I need someone to believe with me. To believe for me when I can’t believe myself.

“You have to take care of yourself, Mateo, if you want to—”

“You know what?” I say. “Turns out that I am pretty fucking tired.” I gesture to the tunnel walls. “I don’t know why I gave a shit about this anyway.”

I turn back toward the entrance, and I don’t pause to take hold of her hand or let her grab my arm. I need the space.

“Mateo. You can’t just keep deflecting like this. It’s not enough just to rest. You need to tell someone. You need to take precautions against—”

And then I just snap. I whirl around and pin her with the beam of the flashlight. “You know fuck all about what I need, Nell. Jesus, you’ve never even been to a game. You don’t know anything about football, and you don’t know anything about me.”

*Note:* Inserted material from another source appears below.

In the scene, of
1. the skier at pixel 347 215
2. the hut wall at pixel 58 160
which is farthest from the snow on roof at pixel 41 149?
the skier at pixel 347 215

For a moment she looks small. Too damn small. The black of the tunnel looms around her, threatening to swallow her despite my measly light. Her arms are wrapped around her middle, and in that big sweatshirt she looks like she needs protecting.

From me.

And just when I’m about to go to her, to say something, to take back my harsh words . . . anything . . . she lifts her chin in that familiar proud way of hers.

“I’ve known you from the moment we met, Mateo Torres.”

How could I have forgotten? “A puppet? That’s what you called me, right? Letting other people pull my strings. Sorry, sweetheart, but I pull my own strings.”

“Maybe you do. But you’re still performing for other people. You play class clown for others, thinking it makes them like you or makes you fun. But history has a word for that . . . you’re playing the fool.”

That hits me harder than any tackle, and for all her words about it just taking one hit to knock me out, it’s ironic that she would be the one to deliver the worst blow.

“Fuck this. I don’t need any of this.”

I take off down the tunnel, heading back for the small hole of light I can see in the distance. My feet splash through puddles, and the noise from my movements amplifies in the small space, becomes harsher and distorted as it echoes. Then I hear Nell hurrying along behind me. She calls out, “I’m not saying you are a fool. Mateo, would you stop? Listen to me for a second. You’re smart and kind and wonderful, and I—I . . .” She sucks in a breath, probably from trying to keep pace with me, but I don’t stop. “I’m just saying you don’t need to play that part for other people. Your friends care about you. I care about you. You don’t need to pretend for us.”